┌────────

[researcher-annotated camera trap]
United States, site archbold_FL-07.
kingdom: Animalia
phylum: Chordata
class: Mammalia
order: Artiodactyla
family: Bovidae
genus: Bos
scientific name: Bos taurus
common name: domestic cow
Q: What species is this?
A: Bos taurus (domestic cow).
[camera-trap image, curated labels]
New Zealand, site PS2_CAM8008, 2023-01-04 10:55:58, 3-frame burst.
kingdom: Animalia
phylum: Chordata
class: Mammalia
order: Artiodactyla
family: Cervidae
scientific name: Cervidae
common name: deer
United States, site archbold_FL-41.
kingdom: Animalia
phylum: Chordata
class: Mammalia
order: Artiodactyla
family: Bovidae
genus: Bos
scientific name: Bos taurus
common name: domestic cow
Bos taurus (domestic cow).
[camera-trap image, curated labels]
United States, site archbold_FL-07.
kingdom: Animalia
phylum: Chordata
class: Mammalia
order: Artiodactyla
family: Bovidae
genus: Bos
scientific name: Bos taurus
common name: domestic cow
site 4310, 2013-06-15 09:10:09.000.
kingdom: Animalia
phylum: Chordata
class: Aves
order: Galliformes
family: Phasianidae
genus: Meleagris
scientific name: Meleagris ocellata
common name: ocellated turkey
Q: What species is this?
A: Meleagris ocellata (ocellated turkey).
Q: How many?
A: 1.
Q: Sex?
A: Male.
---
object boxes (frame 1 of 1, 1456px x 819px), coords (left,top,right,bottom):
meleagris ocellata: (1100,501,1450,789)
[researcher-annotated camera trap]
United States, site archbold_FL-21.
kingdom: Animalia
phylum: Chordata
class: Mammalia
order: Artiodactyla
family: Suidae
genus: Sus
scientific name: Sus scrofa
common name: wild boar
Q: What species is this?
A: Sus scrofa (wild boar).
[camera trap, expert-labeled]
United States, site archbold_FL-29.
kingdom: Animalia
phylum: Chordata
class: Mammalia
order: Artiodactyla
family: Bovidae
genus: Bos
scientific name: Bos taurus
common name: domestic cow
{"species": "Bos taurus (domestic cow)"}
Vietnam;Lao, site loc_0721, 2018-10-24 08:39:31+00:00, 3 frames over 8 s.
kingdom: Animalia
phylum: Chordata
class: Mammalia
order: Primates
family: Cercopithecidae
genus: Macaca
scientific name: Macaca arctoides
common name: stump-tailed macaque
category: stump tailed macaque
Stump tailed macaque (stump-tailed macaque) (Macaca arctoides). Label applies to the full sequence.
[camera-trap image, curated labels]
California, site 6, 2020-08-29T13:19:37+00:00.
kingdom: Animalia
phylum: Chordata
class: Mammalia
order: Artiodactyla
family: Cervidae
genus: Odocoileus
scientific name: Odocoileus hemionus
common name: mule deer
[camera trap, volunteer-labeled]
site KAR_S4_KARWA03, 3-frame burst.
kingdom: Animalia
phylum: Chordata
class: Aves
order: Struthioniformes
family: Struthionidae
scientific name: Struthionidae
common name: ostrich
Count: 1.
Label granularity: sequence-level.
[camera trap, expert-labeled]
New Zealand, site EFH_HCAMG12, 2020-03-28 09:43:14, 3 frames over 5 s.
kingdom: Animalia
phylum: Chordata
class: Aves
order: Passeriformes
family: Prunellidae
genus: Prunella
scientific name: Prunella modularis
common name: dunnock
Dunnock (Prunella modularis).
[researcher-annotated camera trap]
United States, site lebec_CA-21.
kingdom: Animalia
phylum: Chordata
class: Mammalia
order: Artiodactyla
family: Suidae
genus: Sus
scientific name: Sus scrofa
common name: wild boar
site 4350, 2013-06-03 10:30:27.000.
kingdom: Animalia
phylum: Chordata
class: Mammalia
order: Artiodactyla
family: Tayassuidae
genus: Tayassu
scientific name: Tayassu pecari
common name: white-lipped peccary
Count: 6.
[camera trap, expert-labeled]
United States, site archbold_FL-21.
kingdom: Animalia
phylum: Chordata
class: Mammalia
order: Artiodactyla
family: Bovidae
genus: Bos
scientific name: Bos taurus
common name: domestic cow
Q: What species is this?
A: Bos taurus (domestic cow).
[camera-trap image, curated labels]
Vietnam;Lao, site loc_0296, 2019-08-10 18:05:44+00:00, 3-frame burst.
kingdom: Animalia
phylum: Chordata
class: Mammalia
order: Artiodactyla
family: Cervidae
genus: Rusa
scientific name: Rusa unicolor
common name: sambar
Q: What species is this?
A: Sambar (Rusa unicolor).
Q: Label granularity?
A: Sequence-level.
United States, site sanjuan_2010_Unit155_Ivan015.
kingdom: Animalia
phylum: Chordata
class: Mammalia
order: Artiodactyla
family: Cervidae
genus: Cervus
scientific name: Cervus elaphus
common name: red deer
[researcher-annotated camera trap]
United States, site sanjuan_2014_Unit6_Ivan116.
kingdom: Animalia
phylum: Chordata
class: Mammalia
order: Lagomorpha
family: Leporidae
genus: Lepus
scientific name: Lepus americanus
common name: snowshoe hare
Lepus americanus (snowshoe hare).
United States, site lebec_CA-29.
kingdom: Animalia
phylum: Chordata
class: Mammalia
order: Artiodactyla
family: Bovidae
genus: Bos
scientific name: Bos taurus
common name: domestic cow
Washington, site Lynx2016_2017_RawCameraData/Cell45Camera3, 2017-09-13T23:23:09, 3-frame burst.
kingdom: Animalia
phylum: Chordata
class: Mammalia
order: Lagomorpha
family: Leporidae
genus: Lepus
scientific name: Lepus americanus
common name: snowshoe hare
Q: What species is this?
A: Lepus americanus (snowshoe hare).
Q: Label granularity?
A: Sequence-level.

└────────

Print, exactly as written, each record in the listing above.

# RESPONSE
[researcher-annotated camera trap]
United States, site archbold_FL-07.
kingdom: Animalia
phylum: Chordata
class: Mammalia
order: Artiodactyla
family: Bovidae
genus: Bos
scientific name: Bos taurus
common name: domestic cow
Q: What species is this?
A: Bos taurus (domestic cow).
[camera-trap image, curated labels]
New Zealand, site PS2_CAM8008, 2023-01-04 10:55:58, 3-frame burst.
kingdom: Animalia
phylum: Chordata
class: Mammalia
order: Artiodactyla
family: Cervidae
scientific name: Cervidae
common name: deer
United States, site archbold_FL-41.
kingdom: Animalia
phylum: Chordata
class: Mammalia
order: Artiodactyla
family: Bovidae
genus: Bos
scientific name: Bos taurus
common name: domestic cow
Bos taurus (domestic cow).
[camera-trap image, curated labels]
United States, site archbold_FL-07.
kingdom: Animalia
phylum: Chordata
class: Mammalia
order: Artiodactyla
family: Bovidae
genus: Bos
scientific name: Bos taurus
common name: domestic cow
site 4310, 2013-06-15 09:10:09.000.
kingdom: Animalia
phylum: Chordata
class: Aves
order: Galliformes
family: Phasianidae
genus: Meleagris
scientific name: Meleagris ocellata
common name: ocellated turkey
Q: What species is this?
A: Meleagris ocellata (ocellated turkey).
Q: How many?
A: 1.
Q: Sex?
A: Male.
---
object boxes (frame 1 of 1, 1456px x 819px), coords (left,top,right,bottom):
meleagris ocellata: (1100,501,1450,789)
[researcher-annotated camera trap]
United States, site archbold_FL-21.
kingdom: Animalia
phylum: Chordata
class: Mammalia
order: Artiodactyla
family: Suidae
genus: Sus
scientific name: Sus scrofa
common name: wild boar
Q: What species is this?
A: Sus scrofa (wild boar).
[camera trap, expert-labeled]
United States, site archbold_FL-29.
kingdom: Animalia
phylum: Chordata
class: Mammalia
order: Artiodactyla
family: Bovidae
genus: Bos
scientific name: Bos taurus
common name: domestic cow
{"species": "Bos taurus (domestic cow)"}
Vietnam;Lao, site loc_0721, 2018-10-24 08:39:31+00:00, 3 frames over 8 s.
kingdom: Animalia
phylum: Chordata
class: Mammalia
order: Primates
family: Cercopithecidae
genus: Macaca
scientific name: Macaca arctoides
common name: stump-tailed macaque
category: stump tailed macaque
Stump tailed macaque (stump-tailed macaque) (Macaca arctoides). Label applies to the full sequence.
[camera-trap image, curated labels]
California, site 6, 2020-08-29T13:19:37+00:00.
kingdom: Animalia
phylum: Chordata
class: Mammalia
order: Artiodactyla
family: Cervidae
genus: Odocoileus
scientific name: Odocoileus hemionus
common name: mule deer
[camera trap, volunteer-labeled]
site KAR_S4_KARWA03, 3-frame burst.
kingdom: Animalia
phylum: Chordata
class: Aves
order: Struthioniformes
family: Struthionidae
scientific name: Struthionidae
common name: ostrich
Count: 1.
Label granularity: sequence-level.
[camera trap, expert-labeled]
New Zealand, site EFH_HCAMG12, 2020-03-28 09:43:14, 3 frames over 5 s.
kingdom: Animalia
phylum: Chordata
class: Aves
order: Passeriformes
family: Prunellidae
genus: Prunella
scientific name: Prunella modularis
common name: dunnock
Dunnock (Prunella modularis).
[researcher-annotated camera trap]
United States, site lebec_CA-21.
kingdom: Animalia
phylum: Chordata
class: Mammalia
order: Artiodactyla
family: Suidae
genus: Sus
scientific name: Sus scrofa
common name: wild boar
site 4350, 2013-06-03 10:30:27.000.
kingdom: Animalia
phylum: Chordata
class: Mammalia
order: Artiodactyla
family: Tayassuidae
genus: Tayassu
scientific name: Tayassu pecari
common name: white-lipped peccary
Count: 6.
[camera trap, expert-labeled]
United States, site archbold_FL-21.
kingdom: Animalia
phylum: Chordata
class: Mammalia
order: Artiodactyla
family: Bovidae
genus: Bos
scientific name: Bos taurus
common name: domestic cow
Q: What species is this?
A: Bos taurus (domestic cow).
[camera-trap image, curated labels]
Vietnam;Lao, site loc_0296, 2019-08-10 18:05:44+00:00, 3-frame burst.
kingdom: Animalia
phylum: Chordata
class: Mammalia
order: Artiodactyla
family: Cervidae
genus: Rusa
scientific name: Rusa unicolor
common name: sambar
Q: What species is this?
A: Sambar (Rusa unicolor).
Q: Label granularity?
A: Sequence-level.
United States, site sanjuan_2010_Unit155_Ivan015.
kingdom: Animalia
phylum: Chordata
class: Mammalia
order: Artiodactyla
family: Cervidae
genus: Cervus
scientific name: Cervus elaphus
common name: red deer
[researcher-annotated camera trap]
United States, site sanjuan_2014_Unit6_Ivan116.
kingdom: Animalia
phylum: Chordata
class: Mammalia
order: Lagomorpha
family: Leporidae
genus: Lepus
scientific name: Lepus americanus
common name: snowshoe hare
Lepus americanus (snowshoe hare).
United States, site lebec_CA-29.
kingdom: Animalia
phylum: Chordata
class: Mammalia
order: Artiodactyla
family: Bovidae
genus: Bos
scientific name: Bos taurus
common name: domestic cow
Washington, site Lynx2016_2017_RawCameraData/Cell45Camera3, 2017-09-13T23:23:09, 3-frame burst.
kingdom: Animalia
phylum: Chordata
class: Mammalia
order: Lagomorpha
family: Leporidae
genus: Lepus
scientific name: Lepus americanus
common name: snowshoe hare
Q: What species is this?
A: Lepus americanus (snowshoe hare).
Q: Label granularity?
A: Sequence-level.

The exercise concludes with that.